Introduction A major gap in the management of sarcoidosis is the lack of accessible and objective methods to measure disease activity. Since 90% of patients have pulmonary involvement, we explored if a disease activity score based on thoracic CT scan could address this clinical issue.

Methods High resolution CT scans from 100 consecutive sarcoidosis patients at a regional sarcoidosis service were scored for extent of CT abnormalities known to relate to granuloma or lymphocytic infiltration from published CT-pathological studies. These individual abnormality scores were then correlated against serum ACE, sIL-2R and change in forced vital capacity (FVC) to identify CT abnormalities that reflect contemporaneous disease activity. The sum of these scores, or CT Activity Score (CTAS) was then validated against FVC response to treatment.

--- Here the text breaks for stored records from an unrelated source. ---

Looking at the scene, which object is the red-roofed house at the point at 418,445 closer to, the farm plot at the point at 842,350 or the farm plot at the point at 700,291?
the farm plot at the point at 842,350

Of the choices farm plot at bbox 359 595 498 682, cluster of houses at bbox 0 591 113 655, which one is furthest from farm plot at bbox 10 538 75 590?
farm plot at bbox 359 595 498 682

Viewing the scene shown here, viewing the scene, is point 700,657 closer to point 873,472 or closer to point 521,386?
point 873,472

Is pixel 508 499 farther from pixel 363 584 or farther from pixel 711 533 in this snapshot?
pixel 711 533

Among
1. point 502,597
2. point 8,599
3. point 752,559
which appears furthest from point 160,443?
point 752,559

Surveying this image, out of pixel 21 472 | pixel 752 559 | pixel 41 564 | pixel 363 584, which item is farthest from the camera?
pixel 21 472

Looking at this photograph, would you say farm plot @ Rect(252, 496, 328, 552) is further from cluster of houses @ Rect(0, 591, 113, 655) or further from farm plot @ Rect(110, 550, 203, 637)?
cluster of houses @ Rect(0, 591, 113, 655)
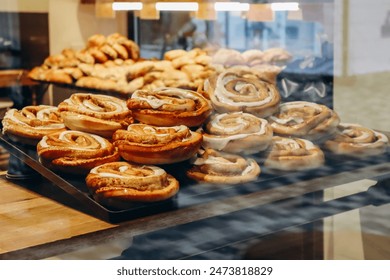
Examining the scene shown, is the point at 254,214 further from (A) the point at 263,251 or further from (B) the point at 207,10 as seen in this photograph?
(B) the point at 207,10

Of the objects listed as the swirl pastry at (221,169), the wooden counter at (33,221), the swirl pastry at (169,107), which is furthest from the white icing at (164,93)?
the wooden counter at (33,221)

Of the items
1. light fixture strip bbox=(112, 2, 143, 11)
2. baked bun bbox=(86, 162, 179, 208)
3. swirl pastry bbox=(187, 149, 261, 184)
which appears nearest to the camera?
baked bun bbox=(86, 162, 179, 208)

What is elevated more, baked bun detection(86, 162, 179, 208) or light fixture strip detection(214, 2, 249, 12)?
light fixture strip detection(214, 2, 249, 12)

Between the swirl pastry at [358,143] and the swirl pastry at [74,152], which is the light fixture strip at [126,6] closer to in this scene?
the swirl pastry at [74,152]

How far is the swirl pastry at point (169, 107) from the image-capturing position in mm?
946

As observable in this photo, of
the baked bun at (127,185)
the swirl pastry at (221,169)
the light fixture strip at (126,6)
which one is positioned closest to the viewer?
the baked bun at (127,185)

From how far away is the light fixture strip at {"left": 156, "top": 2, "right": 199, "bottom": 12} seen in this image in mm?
988

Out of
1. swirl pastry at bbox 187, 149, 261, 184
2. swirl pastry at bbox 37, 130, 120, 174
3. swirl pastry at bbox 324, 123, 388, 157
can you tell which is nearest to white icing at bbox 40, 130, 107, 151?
swirl pastry at bbox 37, 130, 120, 174

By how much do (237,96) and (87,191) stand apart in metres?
0.33

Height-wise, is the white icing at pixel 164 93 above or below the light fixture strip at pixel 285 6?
below

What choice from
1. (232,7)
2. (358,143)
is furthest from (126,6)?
(358,143)

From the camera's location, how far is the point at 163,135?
889 millimetres

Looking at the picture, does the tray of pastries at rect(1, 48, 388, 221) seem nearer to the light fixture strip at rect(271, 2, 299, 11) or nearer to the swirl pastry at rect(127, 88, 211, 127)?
the swirl pastry at rect(127, 88, 211, 127)

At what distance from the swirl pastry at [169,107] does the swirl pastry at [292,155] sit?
124mm
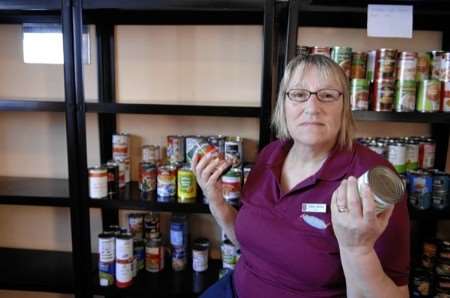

Results and discussion CT extent scores for nodularity, ground-glass opacification, inter-lobular septal thickening and consolidation correlated significantly with at least one of the disease activity parameters and were used to form CTAS. CTAS was found to predict FVC response to treatment at one year and was highly reproducible between radiologists. An abbreviated CTAS (aCTAS), constructed from presence or absence of the four CT abnormalities also showed significant correlation with FVC response to treatment. CTAS and aCTAS also correlated with response to treatment in the fibrotic subgroup.

Conclusions CTAS provides a concept for an objective and reproducible CT scoring method to quantify disease activity in sarcoidosis. The score can potentially be used to stratify patients according to disease activity, determine response to treatment and establish if fibrotic sarcoidosis is active.